### EXCERPTED PASSAGE ###

Looking in their eyes.
It is a fact that we have had to change how we do things since the COVID-19 quarantine. Then with the racial tension that is going on, all people are more hesitant about how to go about doing things. Maneuvering through or day to day life has become complicated. We have to consider how to approach other people, which we usually wouldn’t have to think twice about before.
We are social distancing.
We are wearing gloves.
We are wearing masks.
We are planning birthday or graduation parties differently. Where before you could buy bulk to save money, now buying individual servings: instead of a big bag of potato chips, we are buying individual servings. Necessary or unnecessary, it is how we are doing life. For now, anyhow.
Recently I heard a pastor’s perspective about what has been going on in our world, seeing it from Heaven’s lenses. Understanding the spiritual side of what is going on ‘globally.’ With the COVID virus attacking our ability to ‘breathe’ and George Floyd’s last recorded words being, “I Can’t Breathe.”
I won’t be able to quote the pastor’s message word for word: I am paraphrasing what was highlighted to me is. The enemy is trying to take the breath [or voice] away from the church. Two of the many scriptures that were pulled into his message: Genesis 2:7 and John 20:22. In the book of Genesis, God breathed into man’s nostrils. And in the book of John, Jesus breathed on the disciples to equip them with the Holy Spirit.
We are designed to make a difference – to speak words that cultivate the kingdom of Heaven here on earth—looking back to the original mandate. But we as a church have sat in our pews and kept to ourselves rather than ‘being’ the church: the church is not a building, it is the believers. We have sugar-coated what it means to cultivate a God-honoring world.
I do want to note that this pastor was not minimizing the evil injustice that happened in Minneapolis. He can better understand the cry of the hearts of many men and women, due to brutality, being a man of color himself.
I have shared many times, either in conversations or in writings, that our words have power. The tongue has the power of life and death. Proverbs 18:21. In general, we don’t realize how powerful our words are. To put it simply, if we speak kind words, we create an environment of kindness. We speak words of love; we create an atmosphere of love. And this includes the opposite; bitterness, and hate, as well.

### DATA EXTRACT ###

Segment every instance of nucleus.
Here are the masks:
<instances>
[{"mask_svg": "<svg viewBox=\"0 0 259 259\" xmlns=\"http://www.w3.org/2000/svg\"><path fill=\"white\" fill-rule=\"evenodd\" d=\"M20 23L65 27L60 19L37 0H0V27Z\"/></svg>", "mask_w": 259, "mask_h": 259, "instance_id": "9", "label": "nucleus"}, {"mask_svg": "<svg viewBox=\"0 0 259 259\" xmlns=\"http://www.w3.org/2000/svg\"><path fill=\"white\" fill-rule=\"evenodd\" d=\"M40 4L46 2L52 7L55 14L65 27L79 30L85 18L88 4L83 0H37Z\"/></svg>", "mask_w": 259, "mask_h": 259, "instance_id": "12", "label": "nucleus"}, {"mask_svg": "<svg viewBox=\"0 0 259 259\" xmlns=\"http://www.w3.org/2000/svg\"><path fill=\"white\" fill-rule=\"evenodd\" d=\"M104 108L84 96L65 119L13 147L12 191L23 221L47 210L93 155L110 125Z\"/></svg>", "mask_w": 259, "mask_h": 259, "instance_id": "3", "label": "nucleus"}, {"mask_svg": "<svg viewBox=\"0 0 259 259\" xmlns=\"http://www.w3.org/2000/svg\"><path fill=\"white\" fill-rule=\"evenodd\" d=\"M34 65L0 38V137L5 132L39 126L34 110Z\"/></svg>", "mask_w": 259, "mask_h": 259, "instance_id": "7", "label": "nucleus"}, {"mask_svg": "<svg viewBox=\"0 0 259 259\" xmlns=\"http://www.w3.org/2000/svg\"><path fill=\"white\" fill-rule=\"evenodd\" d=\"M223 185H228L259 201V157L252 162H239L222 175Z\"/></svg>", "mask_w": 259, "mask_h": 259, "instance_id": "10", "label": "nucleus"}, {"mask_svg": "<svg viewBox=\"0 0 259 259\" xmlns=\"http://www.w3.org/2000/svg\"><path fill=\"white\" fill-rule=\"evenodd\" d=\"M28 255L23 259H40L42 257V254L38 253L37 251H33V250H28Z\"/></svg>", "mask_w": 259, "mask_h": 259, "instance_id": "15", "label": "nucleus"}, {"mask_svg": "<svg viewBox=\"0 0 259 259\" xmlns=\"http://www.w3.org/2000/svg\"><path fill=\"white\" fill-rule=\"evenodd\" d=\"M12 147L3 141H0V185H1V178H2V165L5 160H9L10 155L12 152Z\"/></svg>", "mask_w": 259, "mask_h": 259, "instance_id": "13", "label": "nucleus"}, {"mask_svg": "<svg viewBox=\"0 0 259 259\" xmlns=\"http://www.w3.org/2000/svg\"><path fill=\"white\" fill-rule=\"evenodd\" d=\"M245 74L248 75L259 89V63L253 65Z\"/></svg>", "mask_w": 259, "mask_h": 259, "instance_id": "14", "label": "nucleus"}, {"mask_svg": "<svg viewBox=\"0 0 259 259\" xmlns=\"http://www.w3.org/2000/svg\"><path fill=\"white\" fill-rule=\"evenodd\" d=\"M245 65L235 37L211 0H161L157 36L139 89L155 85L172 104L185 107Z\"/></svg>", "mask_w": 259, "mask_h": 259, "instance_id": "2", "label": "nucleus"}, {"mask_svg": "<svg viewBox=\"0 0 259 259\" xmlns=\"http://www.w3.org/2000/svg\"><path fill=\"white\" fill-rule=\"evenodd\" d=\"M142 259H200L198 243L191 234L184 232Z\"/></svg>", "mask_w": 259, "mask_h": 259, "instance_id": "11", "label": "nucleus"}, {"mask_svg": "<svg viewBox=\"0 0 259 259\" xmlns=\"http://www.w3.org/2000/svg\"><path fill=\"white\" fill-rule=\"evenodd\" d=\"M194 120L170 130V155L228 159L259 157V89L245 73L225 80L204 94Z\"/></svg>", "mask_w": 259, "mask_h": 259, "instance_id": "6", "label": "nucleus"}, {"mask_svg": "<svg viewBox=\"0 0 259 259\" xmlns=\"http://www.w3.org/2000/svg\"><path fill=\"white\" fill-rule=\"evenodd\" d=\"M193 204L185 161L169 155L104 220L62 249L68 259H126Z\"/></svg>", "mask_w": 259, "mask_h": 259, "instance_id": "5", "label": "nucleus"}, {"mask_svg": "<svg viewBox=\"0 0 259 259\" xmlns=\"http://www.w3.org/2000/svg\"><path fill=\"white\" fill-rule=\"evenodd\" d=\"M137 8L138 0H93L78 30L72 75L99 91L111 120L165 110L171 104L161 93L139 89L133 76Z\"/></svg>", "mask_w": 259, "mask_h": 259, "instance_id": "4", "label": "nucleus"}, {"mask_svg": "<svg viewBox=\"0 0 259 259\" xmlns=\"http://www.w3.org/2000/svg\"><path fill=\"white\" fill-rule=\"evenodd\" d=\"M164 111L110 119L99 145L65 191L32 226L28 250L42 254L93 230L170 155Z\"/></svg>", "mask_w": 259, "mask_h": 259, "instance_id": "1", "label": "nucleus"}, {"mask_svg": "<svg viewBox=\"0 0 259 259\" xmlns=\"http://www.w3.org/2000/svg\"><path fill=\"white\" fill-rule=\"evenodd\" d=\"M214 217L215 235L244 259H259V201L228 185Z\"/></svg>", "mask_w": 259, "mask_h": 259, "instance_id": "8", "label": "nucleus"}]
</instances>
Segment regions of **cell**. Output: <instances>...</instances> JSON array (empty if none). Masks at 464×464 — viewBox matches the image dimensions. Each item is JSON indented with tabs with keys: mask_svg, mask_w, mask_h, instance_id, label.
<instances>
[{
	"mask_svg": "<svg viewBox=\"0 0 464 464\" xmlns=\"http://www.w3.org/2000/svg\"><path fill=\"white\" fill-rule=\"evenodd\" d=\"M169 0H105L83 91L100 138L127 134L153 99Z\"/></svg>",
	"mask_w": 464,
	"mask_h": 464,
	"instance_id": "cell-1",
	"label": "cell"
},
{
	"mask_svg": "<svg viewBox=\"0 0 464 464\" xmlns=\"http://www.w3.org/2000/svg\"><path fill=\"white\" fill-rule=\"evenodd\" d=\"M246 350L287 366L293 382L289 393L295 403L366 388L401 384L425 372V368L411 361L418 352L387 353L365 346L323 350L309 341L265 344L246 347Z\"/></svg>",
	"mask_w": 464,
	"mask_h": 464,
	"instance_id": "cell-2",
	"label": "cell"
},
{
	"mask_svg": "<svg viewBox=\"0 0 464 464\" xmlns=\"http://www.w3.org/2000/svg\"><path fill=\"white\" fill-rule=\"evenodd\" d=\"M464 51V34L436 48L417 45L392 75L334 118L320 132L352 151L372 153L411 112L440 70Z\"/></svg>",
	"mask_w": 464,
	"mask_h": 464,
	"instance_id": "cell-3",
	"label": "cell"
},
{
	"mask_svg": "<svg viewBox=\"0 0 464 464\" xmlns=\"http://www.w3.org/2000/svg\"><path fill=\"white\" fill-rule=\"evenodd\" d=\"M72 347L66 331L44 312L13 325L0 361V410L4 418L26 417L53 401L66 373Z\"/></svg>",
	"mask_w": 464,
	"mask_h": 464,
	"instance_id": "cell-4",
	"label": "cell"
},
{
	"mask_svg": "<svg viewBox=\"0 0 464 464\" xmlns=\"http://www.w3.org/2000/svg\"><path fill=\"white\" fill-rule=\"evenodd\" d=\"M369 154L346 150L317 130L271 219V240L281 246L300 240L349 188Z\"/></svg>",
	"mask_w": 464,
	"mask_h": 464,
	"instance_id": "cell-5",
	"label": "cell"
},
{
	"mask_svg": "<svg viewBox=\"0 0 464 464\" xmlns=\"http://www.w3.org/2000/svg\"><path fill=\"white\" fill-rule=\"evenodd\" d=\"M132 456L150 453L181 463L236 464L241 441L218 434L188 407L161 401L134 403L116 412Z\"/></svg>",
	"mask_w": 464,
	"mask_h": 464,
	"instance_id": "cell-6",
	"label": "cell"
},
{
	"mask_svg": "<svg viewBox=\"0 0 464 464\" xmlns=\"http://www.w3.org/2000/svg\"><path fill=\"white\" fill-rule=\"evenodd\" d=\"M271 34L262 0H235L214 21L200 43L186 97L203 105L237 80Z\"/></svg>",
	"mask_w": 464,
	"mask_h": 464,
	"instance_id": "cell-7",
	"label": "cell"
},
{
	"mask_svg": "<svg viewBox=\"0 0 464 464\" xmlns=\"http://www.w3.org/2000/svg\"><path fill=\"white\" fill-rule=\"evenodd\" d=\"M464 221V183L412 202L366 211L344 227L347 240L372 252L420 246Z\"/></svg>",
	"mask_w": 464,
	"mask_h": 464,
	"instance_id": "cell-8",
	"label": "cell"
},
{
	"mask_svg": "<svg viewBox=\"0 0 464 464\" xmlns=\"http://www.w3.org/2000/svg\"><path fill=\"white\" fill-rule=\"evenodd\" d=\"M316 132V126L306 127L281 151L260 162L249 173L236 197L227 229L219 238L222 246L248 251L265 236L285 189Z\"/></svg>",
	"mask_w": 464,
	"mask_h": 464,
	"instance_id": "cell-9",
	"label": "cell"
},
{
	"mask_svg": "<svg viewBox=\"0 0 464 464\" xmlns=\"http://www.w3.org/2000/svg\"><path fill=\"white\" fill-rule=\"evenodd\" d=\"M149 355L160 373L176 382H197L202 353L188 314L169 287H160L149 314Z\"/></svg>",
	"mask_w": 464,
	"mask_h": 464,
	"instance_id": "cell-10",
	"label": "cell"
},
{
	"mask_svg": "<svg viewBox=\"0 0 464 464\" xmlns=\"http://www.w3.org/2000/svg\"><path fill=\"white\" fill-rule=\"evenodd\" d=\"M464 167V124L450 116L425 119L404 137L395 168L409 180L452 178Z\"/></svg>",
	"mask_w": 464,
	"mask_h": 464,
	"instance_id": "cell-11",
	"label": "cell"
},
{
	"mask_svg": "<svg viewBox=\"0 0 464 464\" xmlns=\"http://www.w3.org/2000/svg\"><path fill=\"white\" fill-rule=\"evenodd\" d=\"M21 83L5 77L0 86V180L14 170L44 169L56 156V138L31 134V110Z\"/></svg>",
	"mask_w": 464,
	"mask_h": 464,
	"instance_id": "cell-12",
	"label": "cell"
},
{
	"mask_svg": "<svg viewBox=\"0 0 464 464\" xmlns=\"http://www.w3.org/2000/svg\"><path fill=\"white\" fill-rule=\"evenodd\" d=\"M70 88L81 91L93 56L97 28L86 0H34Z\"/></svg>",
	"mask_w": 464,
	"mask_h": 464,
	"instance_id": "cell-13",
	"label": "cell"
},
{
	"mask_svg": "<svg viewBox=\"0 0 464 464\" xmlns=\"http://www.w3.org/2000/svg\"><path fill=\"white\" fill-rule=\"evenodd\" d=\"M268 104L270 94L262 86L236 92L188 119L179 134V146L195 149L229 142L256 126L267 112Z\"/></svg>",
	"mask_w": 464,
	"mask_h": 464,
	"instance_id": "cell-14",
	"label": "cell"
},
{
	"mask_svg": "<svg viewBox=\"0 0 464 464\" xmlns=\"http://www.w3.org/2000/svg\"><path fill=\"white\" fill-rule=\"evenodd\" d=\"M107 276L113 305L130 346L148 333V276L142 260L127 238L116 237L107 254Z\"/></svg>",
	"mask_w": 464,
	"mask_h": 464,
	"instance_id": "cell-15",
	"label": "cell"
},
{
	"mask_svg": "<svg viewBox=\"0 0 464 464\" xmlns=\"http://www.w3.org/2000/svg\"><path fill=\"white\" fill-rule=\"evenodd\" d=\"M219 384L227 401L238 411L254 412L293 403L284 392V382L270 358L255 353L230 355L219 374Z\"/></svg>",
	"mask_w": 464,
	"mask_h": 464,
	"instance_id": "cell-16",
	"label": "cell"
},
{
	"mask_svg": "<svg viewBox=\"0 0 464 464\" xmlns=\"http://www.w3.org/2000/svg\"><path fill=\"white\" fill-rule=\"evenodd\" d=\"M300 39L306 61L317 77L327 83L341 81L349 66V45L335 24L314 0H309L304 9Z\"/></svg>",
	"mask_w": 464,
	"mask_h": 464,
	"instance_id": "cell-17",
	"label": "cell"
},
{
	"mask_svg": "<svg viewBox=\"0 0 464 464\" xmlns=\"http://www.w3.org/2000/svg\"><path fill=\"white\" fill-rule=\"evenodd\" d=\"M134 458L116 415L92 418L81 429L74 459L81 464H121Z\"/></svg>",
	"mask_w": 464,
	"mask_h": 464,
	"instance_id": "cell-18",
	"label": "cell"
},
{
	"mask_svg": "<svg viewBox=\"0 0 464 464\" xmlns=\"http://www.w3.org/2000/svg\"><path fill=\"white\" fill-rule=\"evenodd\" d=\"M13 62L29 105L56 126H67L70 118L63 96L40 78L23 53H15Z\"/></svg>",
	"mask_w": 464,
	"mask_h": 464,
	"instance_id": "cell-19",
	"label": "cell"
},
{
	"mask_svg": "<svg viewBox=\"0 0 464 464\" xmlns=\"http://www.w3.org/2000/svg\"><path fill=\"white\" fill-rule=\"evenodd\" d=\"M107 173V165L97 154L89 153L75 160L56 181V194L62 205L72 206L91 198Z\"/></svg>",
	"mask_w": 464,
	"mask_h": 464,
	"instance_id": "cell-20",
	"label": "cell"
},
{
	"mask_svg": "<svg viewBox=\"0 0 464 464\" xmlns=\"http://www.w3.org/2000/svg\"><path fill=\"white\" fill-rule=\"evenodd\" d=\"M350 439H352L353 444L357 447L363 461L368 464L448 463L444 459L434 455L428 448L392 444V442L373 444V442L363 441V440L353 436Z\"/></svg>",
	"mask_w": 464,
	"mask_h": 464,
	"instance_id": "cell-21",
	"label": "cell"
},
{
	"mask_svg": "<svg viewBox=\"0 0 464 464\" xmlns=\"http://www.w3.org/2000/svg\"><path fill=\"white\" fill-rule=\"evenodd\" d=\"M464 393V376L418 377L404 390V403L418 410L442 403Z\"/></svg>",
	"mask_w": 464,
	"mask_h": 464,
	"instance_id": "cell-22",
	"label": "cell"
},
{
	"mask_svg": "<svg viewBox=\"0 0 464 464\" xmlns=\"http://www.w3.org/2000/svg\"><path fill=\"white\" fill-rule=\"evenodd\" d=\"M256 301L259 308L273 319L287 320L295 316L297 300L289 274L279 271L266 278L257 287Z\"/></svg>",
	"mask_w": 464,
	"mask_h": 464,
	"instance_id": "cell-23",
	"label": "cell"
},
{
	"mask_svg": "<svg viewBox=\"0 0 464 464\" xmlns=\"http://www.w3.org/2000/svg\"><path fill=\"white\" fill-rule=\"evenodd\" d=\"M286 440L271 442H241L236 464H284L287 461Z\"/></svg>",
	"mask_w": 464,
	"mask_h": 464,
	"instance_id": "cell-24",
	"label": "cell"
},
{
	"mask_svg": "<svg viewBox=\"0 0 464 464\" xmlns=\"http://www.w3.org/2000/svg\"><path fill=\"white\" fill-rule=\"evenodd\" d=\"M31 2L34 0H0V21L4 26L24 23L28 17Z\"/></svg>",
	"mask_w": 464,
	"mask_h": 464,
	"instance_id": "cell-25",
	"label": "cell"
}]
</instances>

###

EXERCISE 1>
Answer these about the post "Looking in their eyes":
(a) Which two scriptures does the post say were pulled into the pastor's message?
(b) In what city did the injustice happen that the pastor was not minimizing?
(c) Which Proverbs verse is given for the tongue having the power of life and death?
EXERCISE 2>
Write down everything in the post "Looking in their eyes" from "I have shared" down to "hate, as well.".
The listing isn't needed here.

RESPONSE 1>
(a) Genesis 2:7 and John 20:22
(b) Minneapolis
(c) Proverbs 18:21

RESPONSE 2>
I have shared many times, either in conversations or in writings, that our words have power. The tongue has the power of life and death. Proverbs 18:21. In general, we don’t realize how powerful our words are. To put it simply, if we speak kind words, we create an environment of kindness. We speak words of love; we create an atmosphere of love. And this includes the opposite; bitterness, and hate, as well.